#### Image-based spatial reasoning data:
■ ■ ■ ■

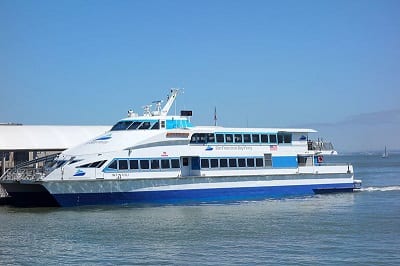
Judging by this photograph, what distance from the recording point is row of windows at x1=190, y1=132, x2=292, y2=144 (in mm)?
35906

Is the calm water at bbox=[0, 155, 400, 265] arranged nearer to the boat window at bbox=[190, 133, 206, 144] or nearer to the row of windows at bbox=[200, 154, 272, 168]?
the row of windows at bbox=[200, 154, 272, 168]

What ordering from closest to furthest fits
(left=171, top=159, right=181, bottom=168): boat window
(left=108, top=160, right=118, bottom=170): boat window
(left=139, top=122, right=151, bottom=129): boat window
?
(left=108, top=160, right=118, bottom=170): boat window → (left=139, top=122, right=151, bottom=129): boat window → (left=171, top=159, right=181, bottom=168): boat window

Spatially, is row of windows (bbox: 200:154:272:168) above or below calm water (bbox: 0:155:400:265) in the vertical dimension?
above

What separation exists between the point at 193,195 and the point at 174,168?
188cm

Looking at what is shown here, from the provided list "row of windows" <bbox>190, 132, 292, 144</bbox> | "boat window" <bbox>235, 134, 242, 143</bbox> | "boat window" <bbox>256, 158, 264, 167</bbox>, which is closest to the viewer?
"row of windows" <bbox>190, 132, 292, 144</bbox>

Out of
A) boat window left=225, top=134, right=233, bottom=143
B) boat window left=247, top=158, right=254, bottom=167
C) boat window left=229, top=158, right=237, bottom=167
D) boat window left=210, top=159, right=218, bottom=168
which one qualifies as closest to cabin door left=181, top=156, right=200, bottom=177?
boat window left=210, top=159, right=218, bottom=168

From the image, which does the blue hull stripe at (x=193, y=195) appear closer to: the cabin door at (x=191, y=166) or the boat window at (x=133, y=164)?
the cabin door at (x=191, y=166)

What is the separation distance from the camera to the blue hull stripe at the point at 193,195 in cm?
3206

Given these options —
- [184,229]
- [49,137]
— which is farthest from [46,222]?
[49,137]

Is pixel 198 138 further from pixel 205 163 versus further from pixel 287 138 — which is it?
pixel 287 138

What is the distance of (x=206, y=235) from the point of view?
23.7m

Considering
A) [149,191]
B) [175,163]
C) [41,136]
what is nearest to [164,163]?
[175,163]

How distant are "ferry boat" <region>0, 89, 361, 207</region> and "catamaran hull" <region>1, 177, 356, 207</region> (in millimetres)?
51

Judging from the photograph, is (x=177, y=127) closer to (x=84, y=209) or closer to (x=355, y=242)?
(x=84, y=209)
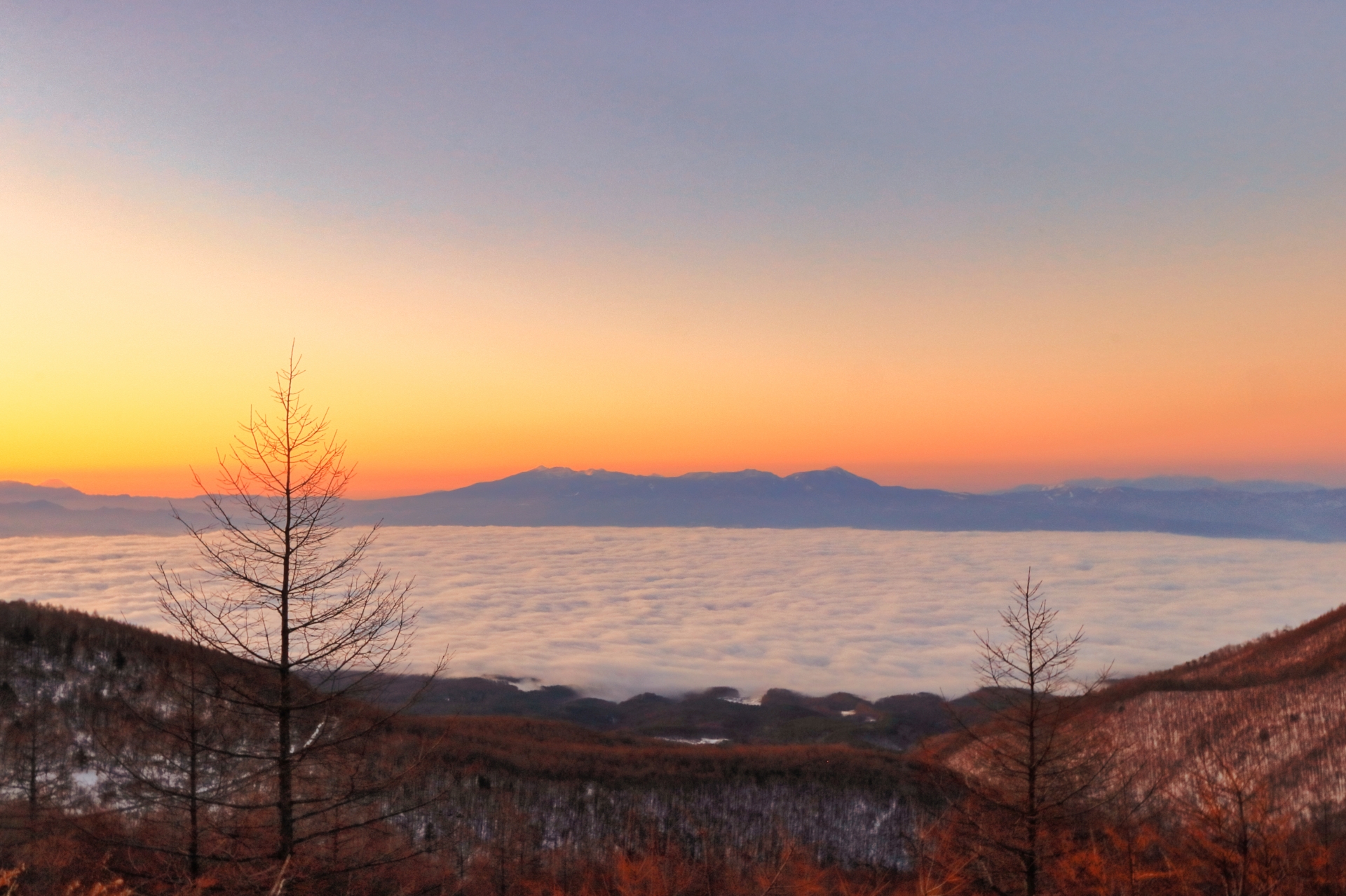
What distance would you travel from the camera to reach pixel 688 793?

■ ■ ■ ■

#### Required task:
Express the rows as a JSON list of strings, starting with the line that contains "Given these options —" and going on through the final line of the rows. Give one string per line, skip blank lines, and leave the pictures out.

#### Task solution:
[
  "Given these options —",
  "- [184,229]",
  "- [49,137]",
  "— which is farthest from [46,222]?",
  "[49,137]",
  "Is pixel 198 138 further from pixel 205 163 versus further from pixel 287 138 — which is it?",
  "pixel 287 138",
  "What is the distance of (x=206, y=235) from the point of view?",
  "23.7m",
  "Considering",
  "A) [149,191]",
  "B) [175,163]",
  "C) [41,136]",
  "what is nearest to [164,163]?",
  "[175,163]",
  "How distant are \"ferry boat\" <region>0, 89, 361, 207</region> and \"catamaran hull\" <region>1, 177, 356, 207</region> (in millimetres)?",
  "51",
  "Judging from the photograph, is (x=177, y=127) closer to (x=84, y=209) or closer to (x=355, y=242)?",
  "(x=84, y=209)",
  "What distance would you travel from the camera to reach pixel 688 793?"
]